Despite being a market player, the argument of China's role as a free-rider or irresponsible player in the Middle East is based on several wrong pre-assumptions. The US has not always been a provider of public security goods in the region, and China has not been a beneficiary but a victim of US policy in the region as the author argued in previous articles.

And the accusation that China had not made contributions to the region is fabrication rather than truth. China actually has been a large but low-profile contributor for a long time. China is an economic power, and has contributed to the Middle East economy with its economic development. Without China's role, the economic, social and security situation in the region could have been worse in the last decade.

China's stable demand for oil has been a critical factor for Middle East oil producers' ability to maintain economic and social stability, particularly during the 2008 financial crisis, when Western markets slackened. China's investments in oil and other sectors, for instance, in Sudan, contributed a great deal to the betterment of lives in the country.
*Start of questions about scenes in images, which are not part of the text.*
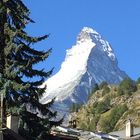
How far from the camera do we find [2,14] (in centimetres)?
4719

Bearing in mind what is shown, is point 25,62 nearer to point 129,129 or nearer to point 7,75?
point 7,75

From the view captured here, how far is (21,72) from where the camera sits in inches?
1786

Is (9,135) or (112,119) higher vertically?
(112,119)

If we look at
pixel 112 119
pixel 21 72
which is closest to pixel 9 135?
pixel 21 72

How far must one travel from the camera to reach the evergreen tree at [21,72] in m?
44.7

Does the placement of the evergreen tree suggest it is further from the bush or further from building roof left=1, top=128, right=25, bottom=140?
the bush

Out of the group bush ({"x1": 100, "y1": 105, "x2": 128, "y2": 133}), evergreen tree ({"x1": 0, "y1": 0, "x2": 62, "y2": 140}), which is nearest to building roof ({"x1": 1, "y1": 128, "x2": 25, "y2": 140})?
evergreen tree ({"x1": 0, "y1": 0, "x2": 62, "y2": 140})

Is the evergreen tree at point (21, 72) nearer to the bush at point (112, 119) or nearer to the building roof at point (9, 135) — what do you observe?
the building roof at point (9, 135)

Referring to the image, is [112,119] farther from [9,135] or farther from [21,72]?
[9,135]

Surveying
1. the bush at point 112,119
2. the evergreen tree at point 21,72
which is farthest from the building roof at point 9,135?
the bush at point 112,119

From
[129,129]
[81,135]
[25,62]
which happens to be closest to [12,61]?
[25,62]

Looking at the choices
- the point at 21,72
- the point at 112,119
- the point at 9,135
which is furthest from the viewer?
the point at 112,119

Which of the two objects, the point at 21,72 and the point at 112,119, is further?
the point at 112,119

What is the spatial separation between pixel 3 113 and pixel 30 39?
19.7ft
In other areas, China's contribution is also obvious, especially in poverty-stricken and insecure regions. A power plant built by Shanghai Electrics in Iraq in 2013, for instance, had been supplying approximately 70 percent of the electricity of Baghdad. They didn't retreat even when ISIS was threatening the security of Baghdad in mid-2014. Chinese Huawei also stayed even when all other companies evacuated from Libya in 2011.

China also contributed peace-keeping forces to UN mission in the region, contributed battleships patrolling the seas, and contributed battleships escorting Syrian chemical weapons to be destroyed in the Mediterranean.

China is also a major donor of humanitarian aid in the region. The latest such donation was in December 2014. China donated US $10 million for relieving Iraqi humanitarian crisis. Half of it went to the Kurdish area, which is most affected by ISIS expansion.